◆ REQUIRED TASK ◆
Extract every one of the rows below and reproduce each line verbatim, without changing a word.

◆ STORED RECORDS ◆

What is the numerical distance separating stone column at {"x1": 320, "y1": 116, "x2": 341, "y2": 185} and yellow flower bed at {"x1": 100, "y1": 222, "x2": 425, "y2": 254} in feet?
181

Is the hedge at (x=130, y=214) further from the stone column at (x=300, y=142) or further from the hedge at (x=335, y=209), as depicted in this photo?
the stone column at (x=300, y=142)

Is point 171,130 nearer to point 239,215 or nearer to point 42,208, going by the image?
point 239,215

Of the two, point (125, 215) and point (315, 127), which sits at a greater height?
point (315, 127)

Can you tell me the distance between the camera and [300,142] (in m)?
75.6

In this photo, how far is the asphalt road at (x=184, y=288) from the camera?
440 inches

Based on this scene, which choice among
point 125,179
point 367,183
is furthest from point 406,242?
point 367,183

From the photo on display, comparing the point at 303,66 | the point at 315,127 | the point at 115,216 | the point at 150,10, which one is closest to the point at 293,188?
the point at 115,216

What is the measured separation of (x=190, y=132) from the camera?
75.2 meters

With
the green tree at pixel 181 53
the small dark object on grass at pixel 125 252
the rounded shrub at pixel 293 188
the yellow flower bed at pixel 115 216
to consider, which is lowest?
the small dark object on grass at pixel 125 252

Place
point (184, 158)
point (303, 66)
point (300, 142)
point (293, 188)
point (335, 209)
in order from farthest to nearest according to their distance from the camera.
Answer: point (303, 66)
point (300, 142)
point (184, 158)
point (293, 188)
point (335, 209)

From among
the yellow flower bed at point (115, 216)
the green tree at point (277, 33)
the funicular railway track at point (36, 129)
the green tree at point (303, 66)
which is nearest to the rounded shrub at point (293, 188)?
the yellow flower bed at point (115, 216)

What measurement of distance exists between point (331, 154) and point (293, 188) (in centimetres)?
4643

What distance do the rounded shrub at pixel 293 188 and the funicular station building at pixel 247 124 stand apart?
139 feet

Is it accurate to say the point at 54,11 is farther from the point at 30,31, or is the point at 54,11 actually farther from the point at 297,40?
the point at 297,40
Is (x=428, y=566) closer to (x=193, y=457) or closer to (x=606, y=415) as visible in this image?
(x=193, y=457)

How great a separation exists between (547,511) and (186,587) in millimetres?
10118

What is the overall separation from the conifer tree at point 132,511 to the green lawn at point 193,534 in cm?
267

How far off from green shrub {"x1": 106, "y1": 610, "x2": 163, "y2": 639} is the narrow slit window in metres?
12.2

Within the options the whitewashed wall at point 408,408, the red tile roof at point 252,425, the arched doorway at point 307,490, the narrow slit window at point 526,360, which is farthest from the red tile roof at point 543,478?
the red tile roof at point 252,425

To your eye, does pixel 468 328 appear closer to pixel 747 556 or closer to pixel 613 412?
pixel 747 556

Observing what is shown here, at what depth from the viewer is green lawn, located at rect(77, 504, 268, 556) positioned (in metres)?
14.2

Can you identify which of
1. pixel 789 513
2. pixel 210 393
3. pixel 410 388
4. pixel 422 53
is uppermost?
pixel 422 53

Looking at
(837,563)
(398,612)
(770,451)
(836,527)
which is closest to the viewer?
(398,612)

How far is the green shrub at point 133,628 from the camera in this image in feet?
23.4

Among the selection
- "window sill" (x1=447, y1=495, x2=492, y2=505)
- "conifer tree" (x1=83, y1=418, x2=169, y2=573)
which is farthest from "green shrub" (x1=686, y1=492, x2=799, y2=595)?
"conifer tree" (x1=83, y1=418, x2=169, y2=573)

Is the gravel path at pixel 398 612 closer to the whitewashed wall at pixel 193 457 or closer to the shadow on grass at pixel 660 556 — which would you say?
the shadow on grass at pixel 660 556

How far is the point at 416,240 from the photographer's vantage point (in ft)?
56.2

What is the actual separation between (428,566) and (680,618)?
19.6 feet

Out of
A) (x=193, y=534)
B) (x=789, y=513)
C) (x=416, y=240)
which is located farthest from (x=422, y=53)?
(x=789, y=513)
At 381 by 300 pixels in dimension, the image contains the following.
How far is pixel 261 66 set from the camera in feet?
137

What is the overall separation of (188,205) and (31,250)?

◆ CORRECT RESPONSE ◆
What is the numerical distance separating stone column at {"x1": 320, "y1": 116, "x2": 341, "y2": 185} and yellow flower bed at {"x1": 100, "y1": 222, "x2": 425, "y2": 254} in feet?
181

Is the hedge at (x=130, y=214) further from the stone column at (x=300, y=142) or further from the hedge at (x=335, y=209), as depicted in this photo?
the stone column at (x=300, y=142)

Is point 171,130 nearer to point 239,215 or nearer to point 42,208, going by the image?
point 239,215

Of the two, point (125, 215) and point (315, 127), which sits at a greater height?
point (315, 127)

Can you tell me the distance between the camera and [300,142] (in m)?
75.6

In this photo, how far is the asphalt road at (x=184, y=288) from the camera?
440 inches

Based on this scene, which choice among
point 125,179
point 367,183
is furthest from point 406,242?
point 367,183

From the photo on display, comparing the point at 303,66 | the point at 315,127 | the point at 115,216 | the point at 150,10, which one is closest to the point at 293,188?
the point at 115,216

What is the measured separation of (x=190, y=132) from the camera?
75.2 meters

With
the green tree at pixel 181 53
the small dark object on grass at pixel 125 252
the rounded shrub at pixel 293 188
the yellow flower bed at pixel 115 216
to consider, which is lowest?
the small dark object on grass at pixel 125 252

Place
point (184, 158)
point (303, 66)
point (300, 142)
point (293, 188)
point (335, 209)
in order from farthest to nearest according to their distance from the camera.
Answer: point (303, 66)
point (300, 142)
point (184, 158)
point (293, 188)
point (335, 209)

From among
the yellow flower bed at point (115, 216)
the green tree at point (277, 33)
the funicular railway track at point (36, 129)
the green tree at point (303, 66)
which is nearest to the rounded shrub at point (293, 188)?
the yellow flower bed at point (115, 216)

What measurement of distance exists between point (331, 154) and point (293, 188) (in centimetres)?
4643

What distance do the rounded shrub at pixel 293 188 and the funicular station building at pixel 247 124 stand apart?
139 feet

Is it accurate to say the point at 54,11 is farther from the point at 30,31, or is the point at 54,11 actually farther from the point at 297,40?
the point at 297,40
Is (x=428, y=566) closer to (x=193, y=457) or closer to (x=606, y=415) as visible in this image?
(x=193, y=457)

How great a separation exists between (547,511) and (186,587) in millimetres?
10118

What is the overall separation from the conifer tree at point 132,511 to the green lawn at point 193,534 in cm?
267

How far off from green shrub {"x1": 106, "y1": 610, "x2": 163, "y2": 639} is the narrow slit window in metres?
12.2

Within the options the whitewashed wall at point 408,408, the red tile roof at point 252,425, the arched doorway at point 307,490, the narrow slit window at point 526,360, which is farthest from the red tile roof at point 543,478?
the red tile roof at point 252,425

To your eye, does pixel 468 328 appear closer to pixel 747 556 or closer to pixel 613 412?
pixel 747 556

Observing what is shown here, at what depth from the viewer is green lawn, located at rect(77, 504, 268, 556) positioned (in metres)?
14.2

Can you identify which of
1. pixel 789 513
2. pixel 210 393
3. pixel 410 388
4. pixel 422 53
is uppermost?
pixel 422 53

Looking at
(837,563)
(398,612)
(770,451)
(836,527)
which is closest to the viewer?
(398,612)

How far is the green shrub at point 133,628 from the camera in this image in feet?
23.4

Among the selection
- "window sill" (x1=447, y1=495, x2=492, y2=505)
- "conifer tree" (x1=83, y1=418, x2=169, y2=573)
which is farthest from "green shrub" (x1=686, y1=492, x2=799, y2=595)?
"conifer tree" (x1=83, y1=418, x2=169, y2=573)

Is the gravel path at pixel 398 612 closer to the whitewashed wall at pixel 193 457 or closer to the shadow on grass at pixel 660 556 — which would you say?
the shadow on grass at pixel 660 556

How far is the point at 416,240 from the photographer's vantage point (in ft)?
56.2

What is the actual separation between (428,566) and (680,618)?
19.6 feet

Out of
A) (x=193, y=534)
B) (x=789, y=513)
C) (x=416, y=240)
which is located farthest from (x=422, y=53)?
(x=789, y=513)
At 381 by 300 pixels in dimension, the image contains the following.
How far is pixel 261 66 set from the camera in feet?
137

What is the overall separation of (188,205) and (31,250)?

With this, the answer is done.